RemoteExplorer

1 Overview

As the self-proposed project for CSCI2951K: Topics in Collaborative Robotics, I worked on the mapping and reconstruction of remote environments as a 3D virtual environment for exploration. For this project, I used the Kinova Movo as the robot.

Reconstruction of the 8th floor of the Brown Sciences Library

2 Motivation

Robots are powerful tools for exploring remote and hostile environments inaccessible to humans. From conducting rescue operations in disaster zones to surveying unexplored areas in combat situations to space exploration, robots present a safe, viable alternative to direct human engagement.
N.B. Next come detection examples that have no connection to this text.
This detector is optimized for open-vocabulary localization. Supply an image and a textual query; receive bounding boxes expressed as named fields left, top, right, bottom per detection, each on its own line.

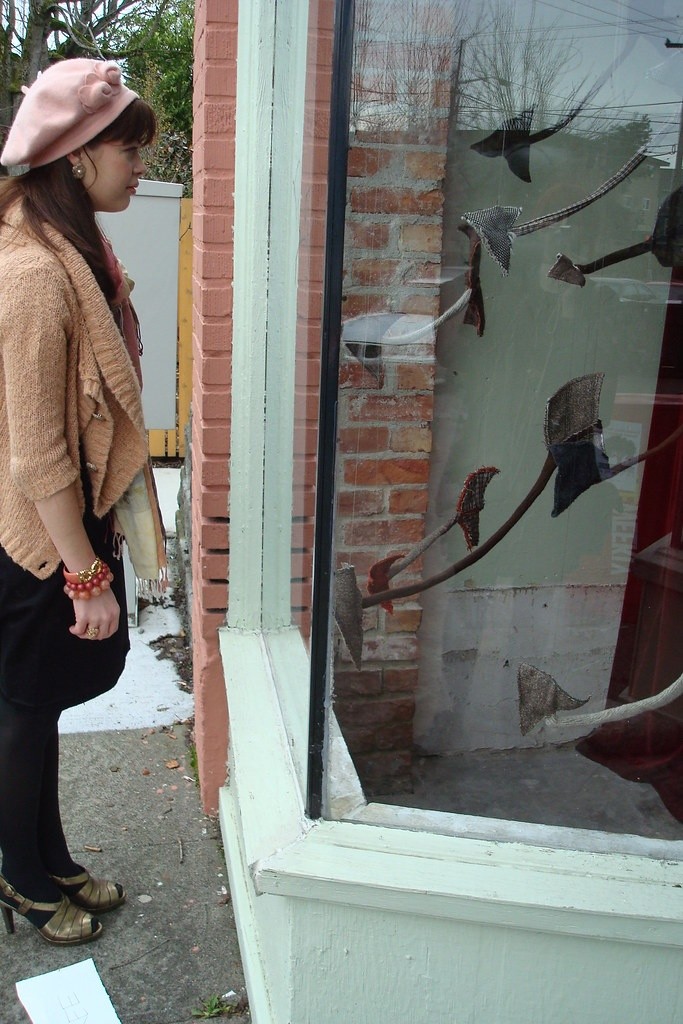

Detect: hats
left=0, top=57, right=140, bottom=179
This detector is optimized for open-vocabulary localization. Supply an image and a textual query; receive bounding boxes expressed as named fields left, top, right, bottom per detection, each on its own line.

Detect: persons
left=0, top=59, right=160, bottom=944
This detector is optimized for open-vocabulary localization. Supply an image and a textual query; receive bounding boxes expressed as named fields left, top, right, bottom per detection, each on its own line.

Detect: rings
left=86, top=628, right=99, bottom=637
Using robots for remote exploration first requires mapping the remote environment.

The current approach to mapping an unknown environment is using a simultaneous localization and mapping (SLAM) algorithm. However, these maps are often not virtual environments that can be explored. As such, the 3D environment needs to be projected onto a 2D surface like a screen - this is unintuitive for exploration as this is different from how humans view the world. Previous approaches are also mostly focused on VR teleoperation - this means that they only visualize the immediate surroundings of the robot at that point in time instead of generating a persistent map.

Loss of curvature when mapping from 3D to 2D

Therefore, the motivation of this project is to map and reconstruct environments in a way that is intuitive for human exploration. I believe that a 3D virtual environment that is explorable via a virtual reality (VR) system best answers this.

3 Technical Approach

As off-the-shelf SLAM algorithms are already mature and robust, we used RTAB-Map as the SLAM algorithm for mapping the environment.

With this, we essentially need to facilitate the following feedback loop:

The robot collects and sends sensor data to RTAB-Map
RTAB-Map generates and transmits map data to Unity
Unity renders the map as a virtual environment for the user to see
The user sees the virtual environment that is updated in real-time and sends the appropriate movement inputs to the robot (back to step 1)

To faciliate the above feedback loop, we created a software stack outlined below:

On the ROS side (right), the robot publishes 4 ROS topics: color image (sensor_msgs/CompressedImage) and depth image (sensor_msgs/CompressedImage) from the Movo’s Kinect2, transform (tf2_msgs/TFMessage) and base scan (sensor_msgs/LaserScan) from the Movo’s LiDAR.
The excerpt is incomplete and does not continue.